Using Dask with fMKS

fMKS is currently being developed with Dask support. Currently the generate_cahn_hilliard_data function generates data using Dask. This is an embarrisegly parallel workflow as typically for MKS many Cahn-Hilliard simulations are required to calibrate the model. The following is tested using both the threaded and multiprocessing schedulers.
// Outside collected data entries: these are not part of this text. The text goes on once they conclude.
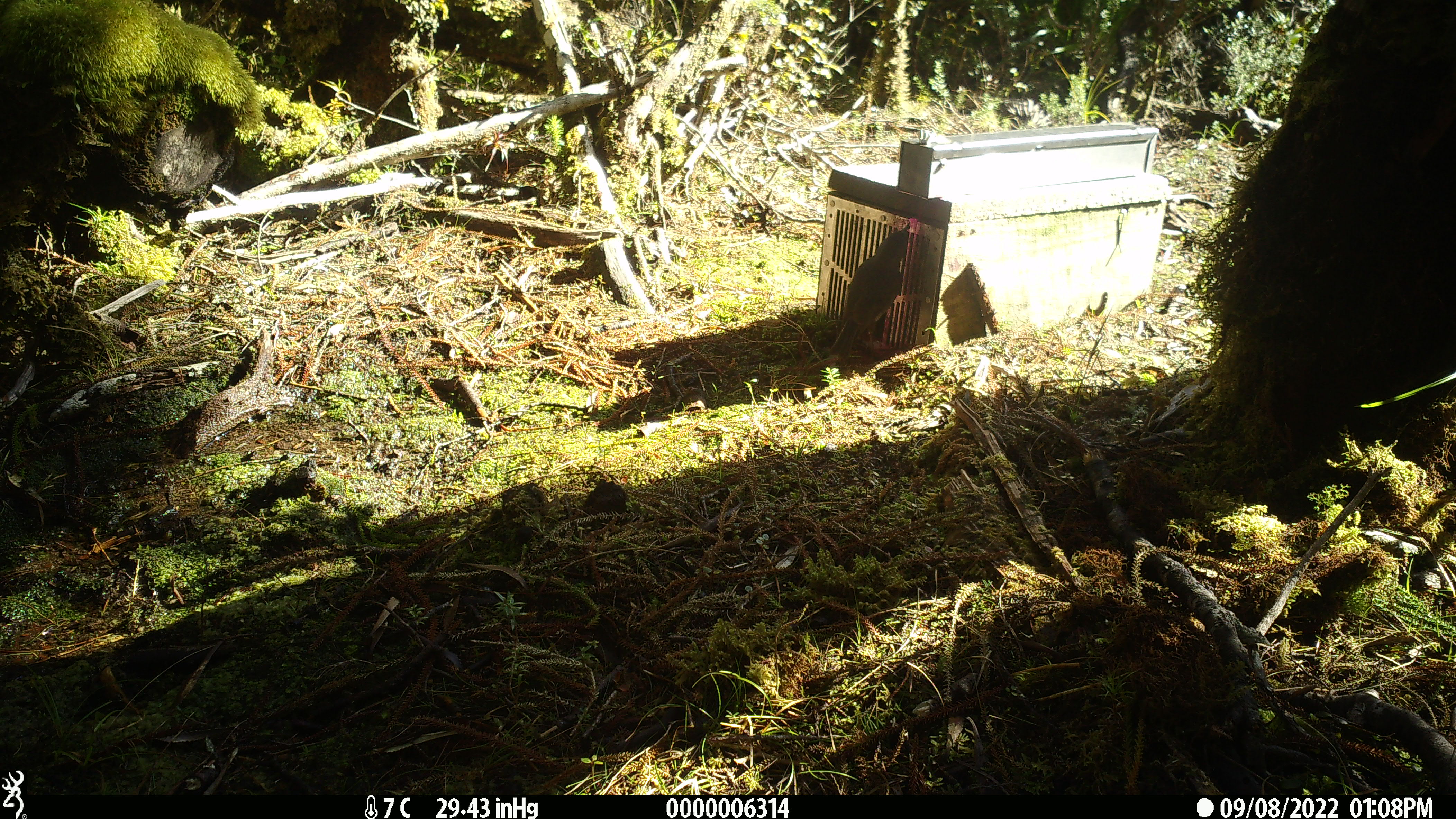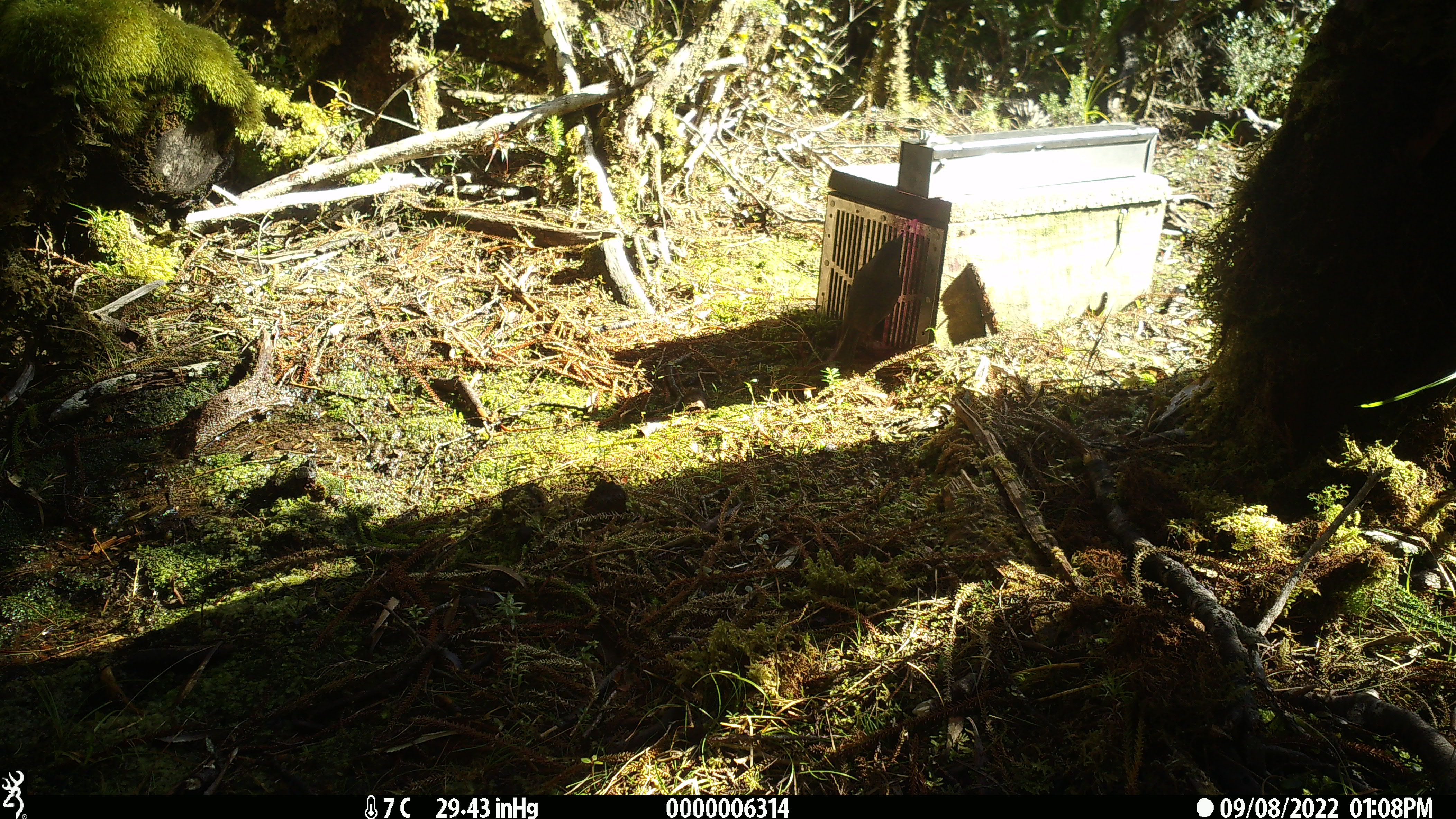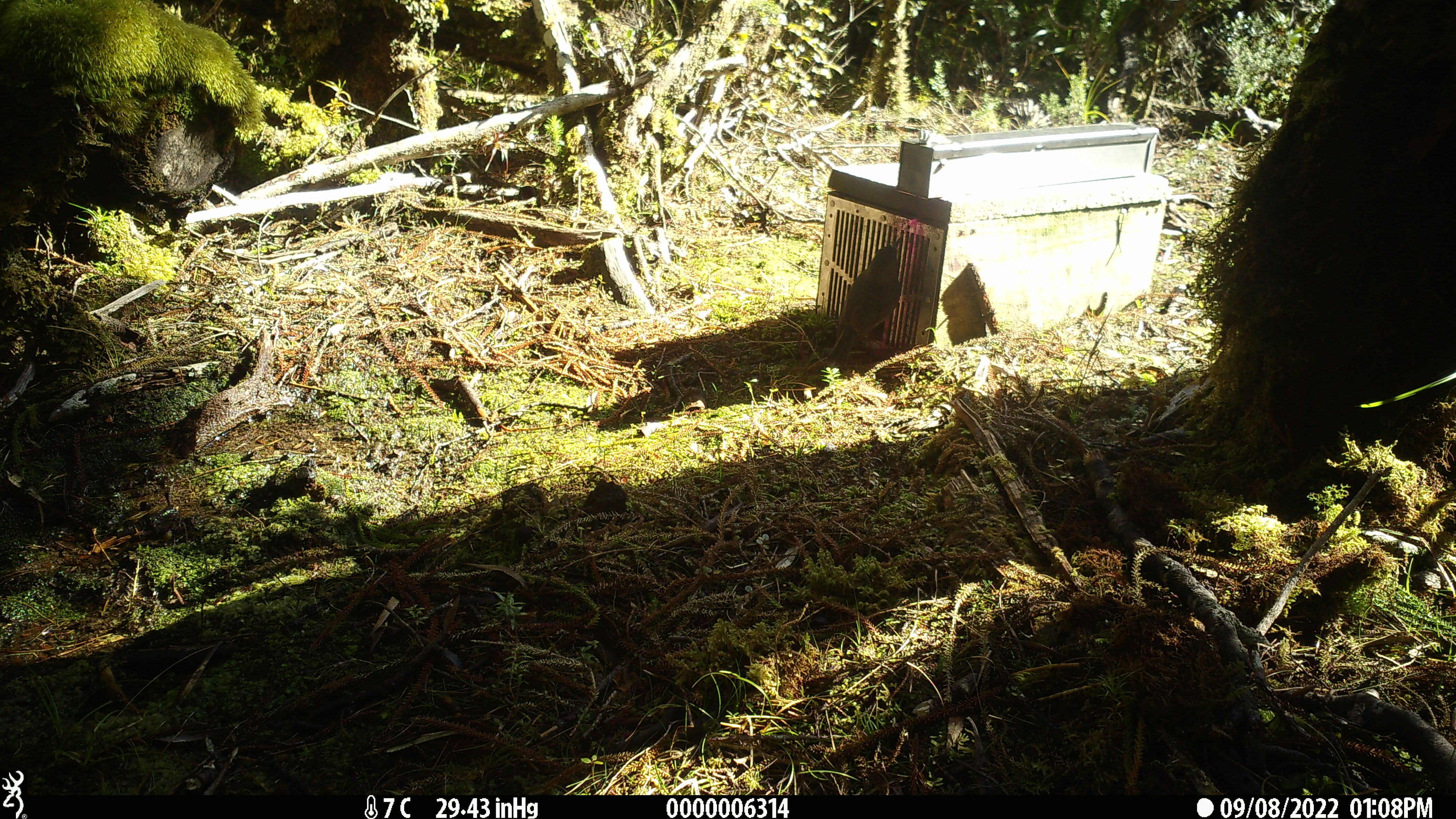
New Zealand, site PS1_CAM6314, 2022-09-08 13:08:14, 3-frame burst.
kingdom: Animalia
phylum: Chordata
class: Aves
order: Passeriformes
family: Petroicidae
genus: Petroica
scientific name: Petroica australis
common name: new zealand robin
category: robin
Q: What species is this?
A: Robin (new zealand robin) (Petroica australis).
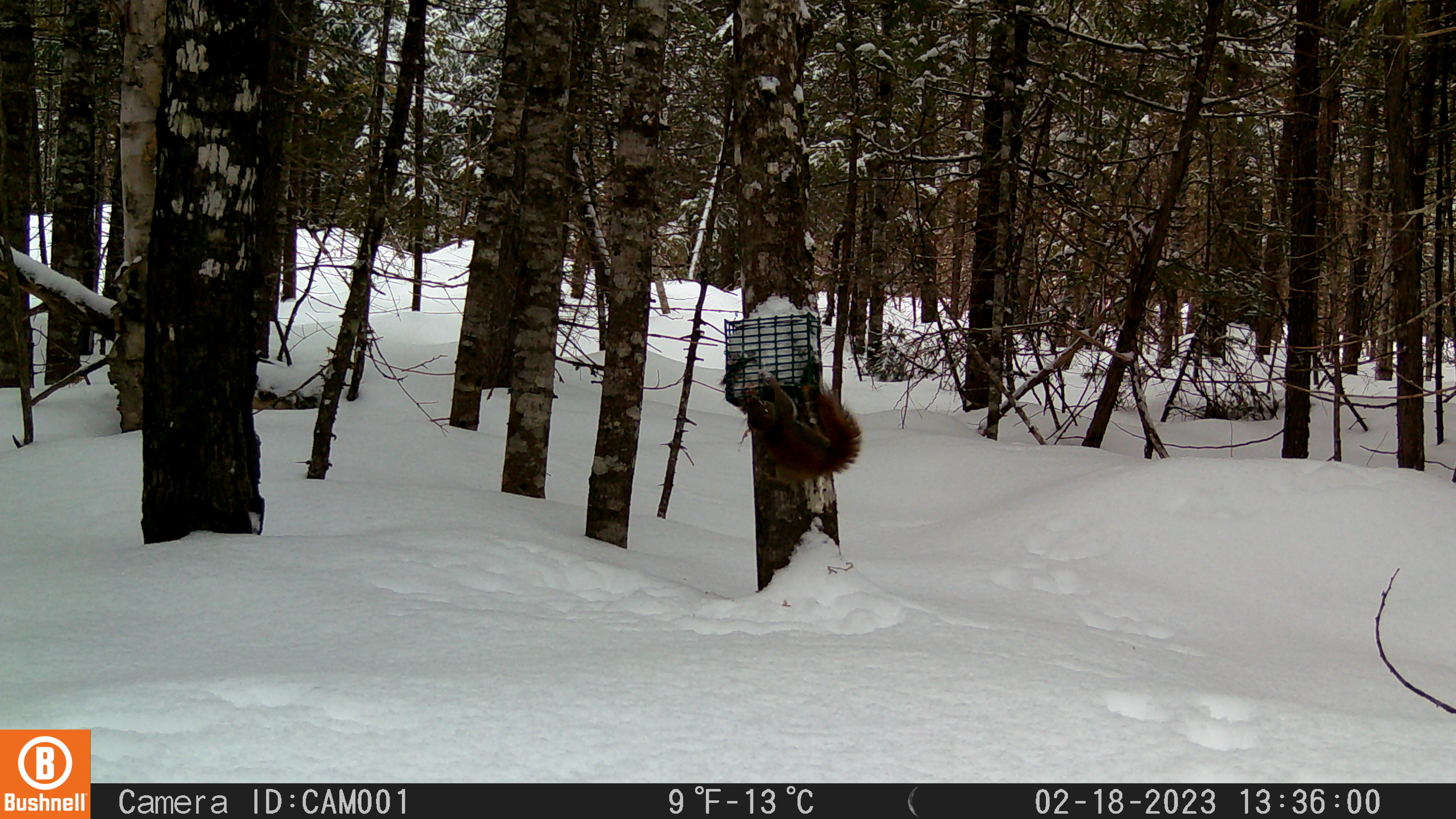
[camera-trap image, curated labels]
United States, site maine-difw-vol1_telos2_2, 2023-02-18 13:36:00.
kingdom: Animalia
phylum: Chordata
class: Mammalia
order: Rodentia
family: Sciuridae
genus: Tamiasciurus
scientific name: Tamiasciurus hudsonicus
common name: red squirrel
Red squirrel (Tamiasciurus hudsonicus).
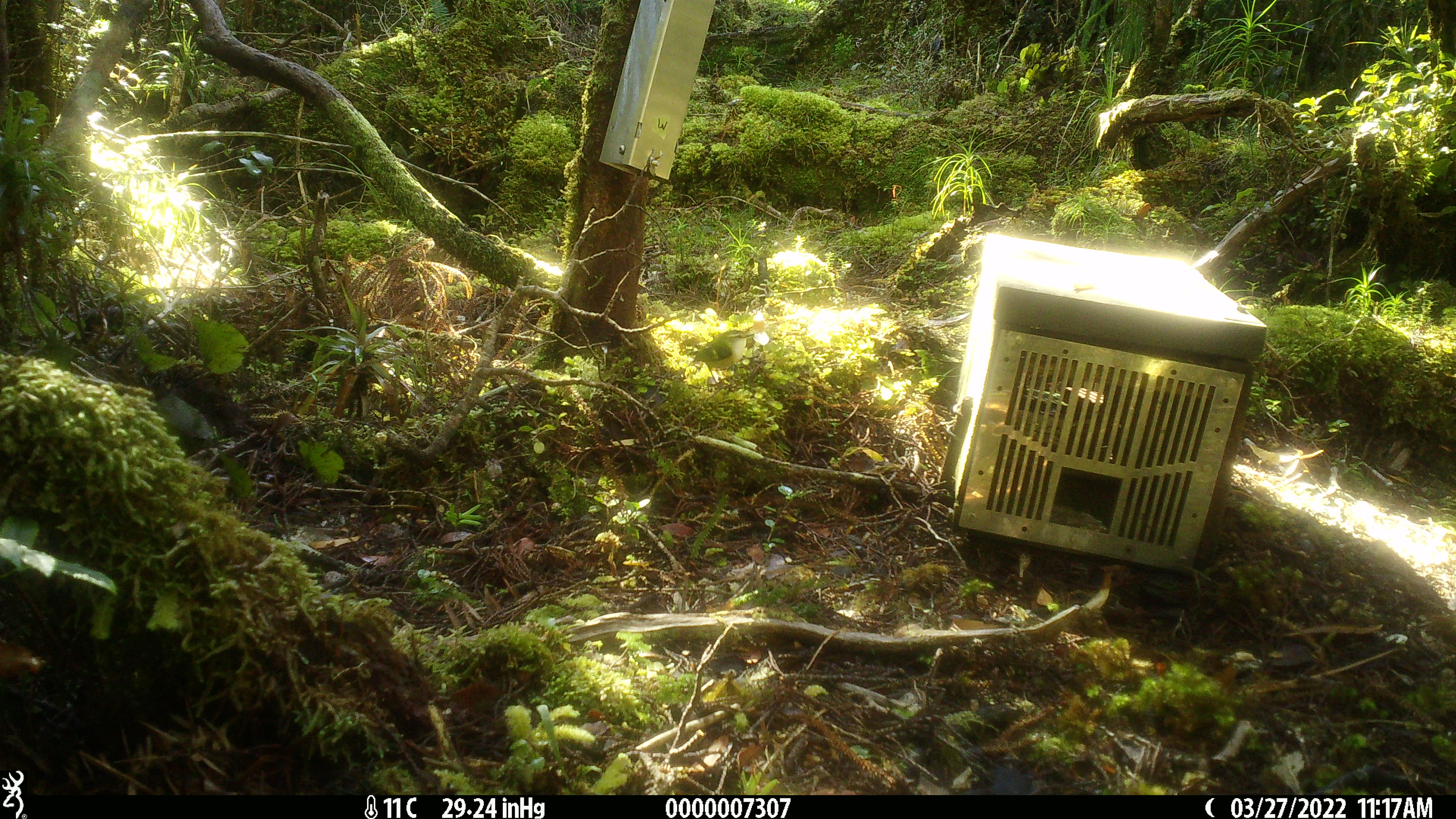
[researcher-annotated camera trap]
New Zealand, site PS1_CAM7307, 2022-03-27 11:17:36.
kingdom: Animalia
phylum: Chordata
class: Aves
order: Passeriformes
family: Acanthisittidae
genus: Acanthisitta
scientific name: Acanthisitta chloris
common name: rifleman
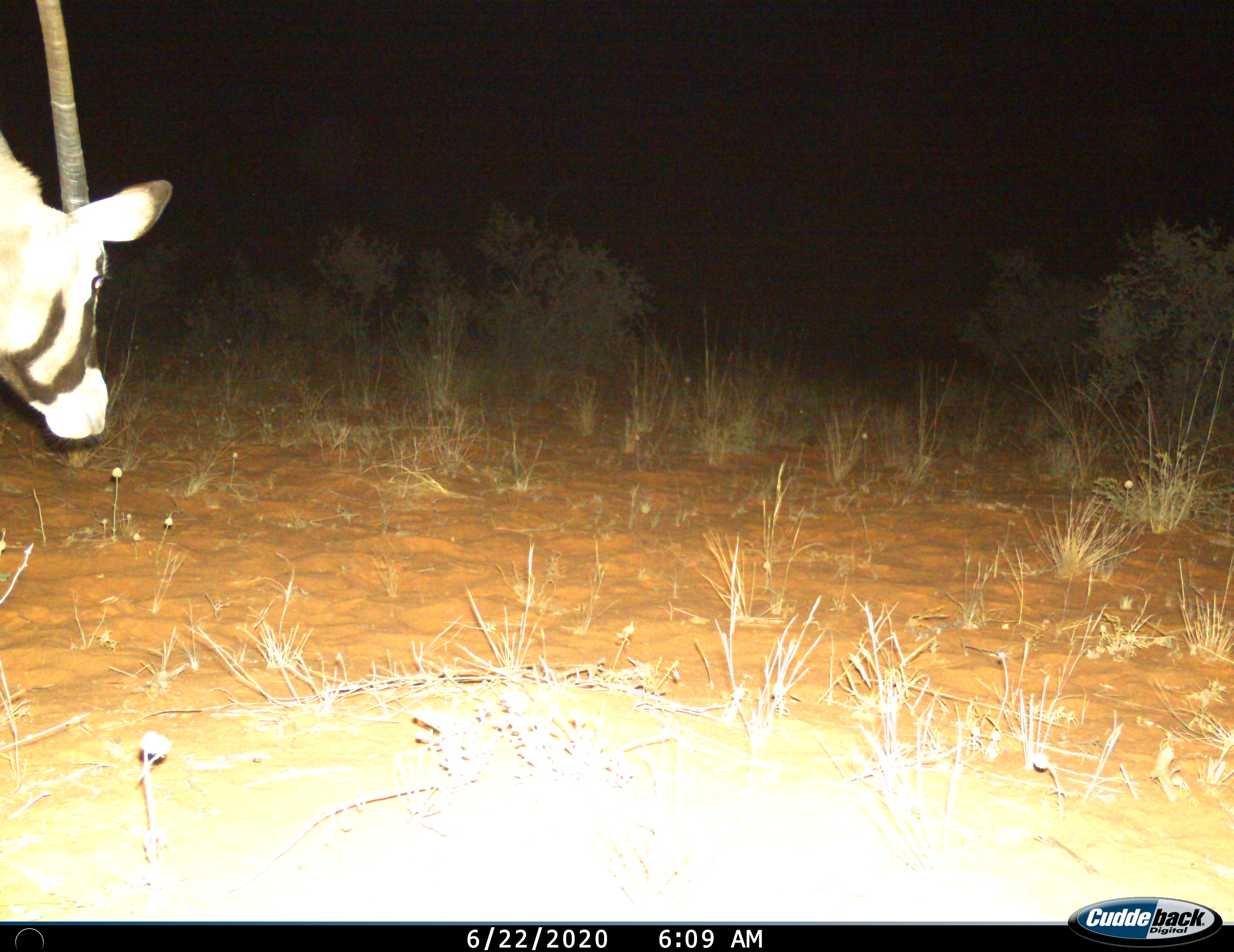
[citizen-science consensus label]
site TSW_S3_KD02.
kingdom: Animalia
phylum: Chordata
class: Mammalia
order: Artiodactyla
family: Bovidae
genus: Oryx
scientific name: Oryx gazella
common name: gemsbok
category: oryx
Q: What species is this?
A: Oryx (gemsbok) (Oryx gazella).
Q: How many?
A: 1.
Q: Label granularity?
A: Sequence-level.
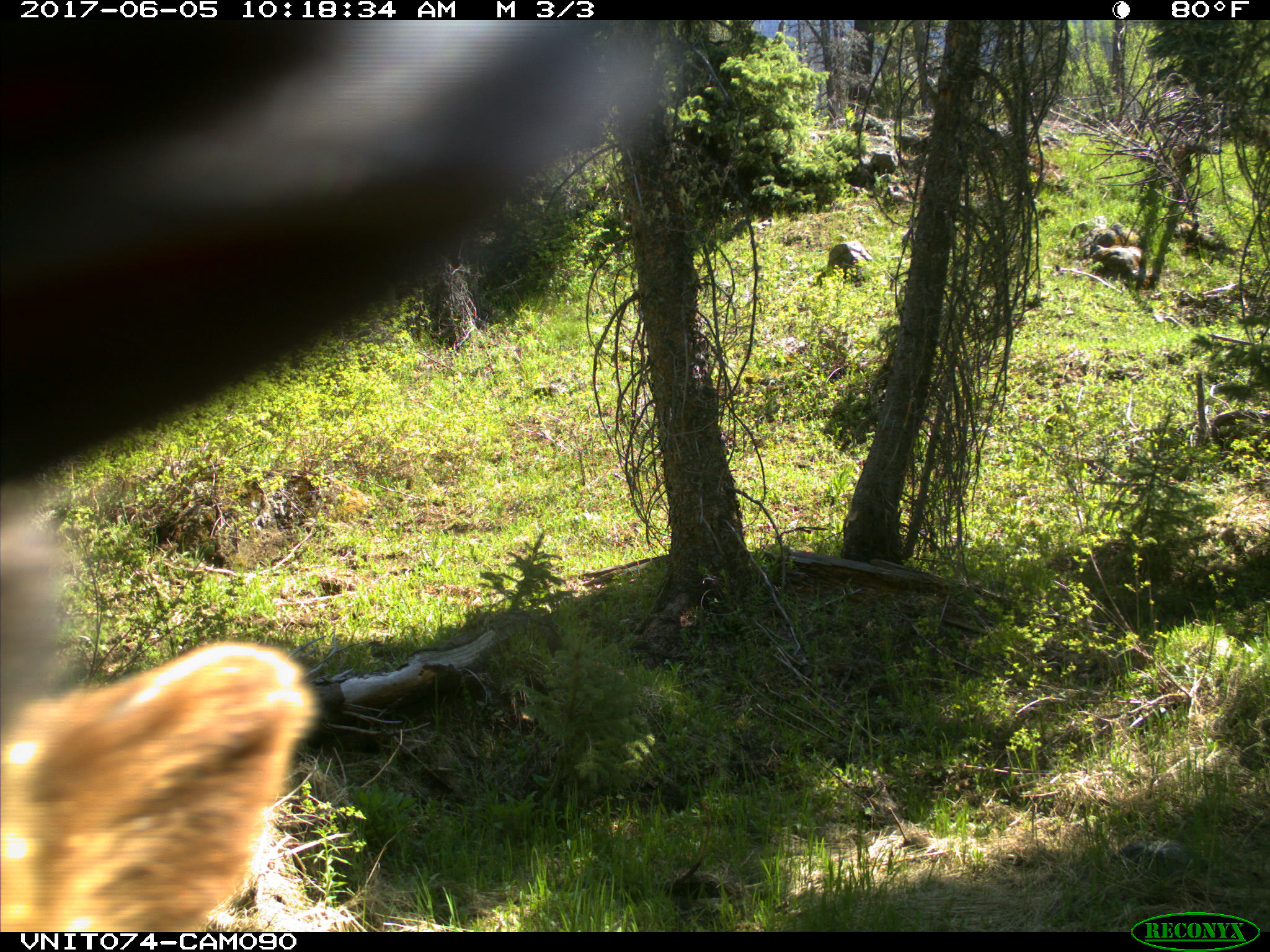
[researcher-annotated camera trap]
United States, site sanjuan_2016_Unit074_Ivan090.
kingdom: Animalia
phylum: Chordata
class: Mammalia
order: Carnivora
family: Ursidae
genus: Ursus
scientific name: Ursus americanus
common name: american black bear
Currently the author can not get the distributed scheduler working.


In [15]:
import numpy as np
import dask.array as da
from fmks.data.cahn_hilliard import generate_cahn_hilliard_data
import dask.threaded
import dask.multiprocessing

The function time_ch calls generate_cahn_hilliard_data to generate the data. generate_cahn_hilliard_data returns the microstructure and response as a tuple. compute is called on the response field with certain number of workers and with a scheduler.


In [10]:
def time_ch(num_workers,
            get,
            shape=(48, 200, 200),
            chunks=(1, 200, 200),
            n_steps=100):
    generate_cahn_hilliard_data(shape,
                                chunks=chunks,
                                n_steps=n_steps)[1].compute(num_workers=num_workers,
                                                            get=get)

Threaded Timings


In [13]:
for n_proc in (8, 4, 2, 1):
    print(n_proc, "thread(s)")
    %timeit time_ch(n_proc, dask.threaded.get)


8 thread(s)
1 loop, best of 3: 7.15 s per loop
4 thread(s)
1 loop, best of 3: 9.87 s per loop
2 thread(s)
1 loop, best of 3: 17.9 s per loop
1 thread(s)
1 loop, best of 3: 33.6 s per loop

Multiprocessing Timings


In [16]:
for n_proc in (8, 4, 2, 1):
    print(n_proc, "process(es)")
    %timeit time_ch(n_proc, dask.multiprocessing.get)


8 process(es)
1 loop, best of 3: 6.41 s per loop
4 process(es)
1 loop, best of 3: 9.24 s per loop
2 process(es)
1 loop, best of 3: 17.6 s per loop
1 process(es)
1 loop, best of 3: 34.2 s per loop